Besluit van de Raad van 26 mei 2014 betreffende het stelsel van eigen middelen van de Europese Unie (2014/335/EU, Euratom)

[Regeling vervallen per 01-01-2021]

De Raad van de Europese Unie,

Gezien het Verdrag betreffende de werking van de Europese Unie, en met name artikel 311, derde alinea,

Gezien het Verdrag tot oprichting van de Europese Gemeenschap voor Atoomenergie, en met name artikel 106 bis,

Gezien het voorstel van de Europese Commissie,

Na toezending van het ontwerp van wetgevingshandeling aan de nationale parlementen,

Gezien het advies van het Europees Parlement,

Handelend volgens een bijzondere wetgevingsprocedure,

Overwegende hetgeen volgt:

  • 1. Het stelsel van eigen middelen van de Unie moet de zekerheid bieden dat de middelen toereikend zijn voor een geordende ontwikkeling van het beleid van de Unie, zonder dat daarbij de noodzaak van een strakke begrotingsdiscipline uit het oog wordt verloren. De ontwikkeling van het stelsel van eigen middelen kan en moet tevens bijdragen tot intensievere inspanningen met het oog op begrotingsconsolidatie in de lidstaten en in zo groot mogelijke mate bijdragen tot de ontwikkeling van beleidsinitiatieven van de Unie.

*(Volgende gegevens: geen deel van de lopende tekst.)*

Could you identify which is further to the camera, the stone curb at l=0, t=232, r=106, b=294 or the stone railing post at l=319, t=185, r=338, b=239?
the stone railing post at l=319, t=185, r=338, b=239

  • 2. Dit besluit moet pas in werking treden na door alle lidstaten overeenkomstig hun onderscheiden grondwettelijke bepalingen te zijn goedgekeurd; de nationale soevereiniteit wordt hierbij derhalve ten volle in acht genomen.

  • 3. De Europese Raad van 7 en 8 februari 2013 heeft onder andere geconcludeerd dat de algemene doelstellingen van eenvoudigheid, transparantie en billijkheid als leidraad voor de eigenmiddelenregelingen moeten dienen. Deze regelingen moeten er derhalve voor zorgen, overeenkomstig de conclusies van de Europese Raad van Fontainebleau van 1984, dat geen enkele lidstaat een begrotingslast draagt die buitensporig is in vergelijking met zijn relatieve welvaart. Er moeten dus bepalingen voor specifieke lidstaten worden opgenomen.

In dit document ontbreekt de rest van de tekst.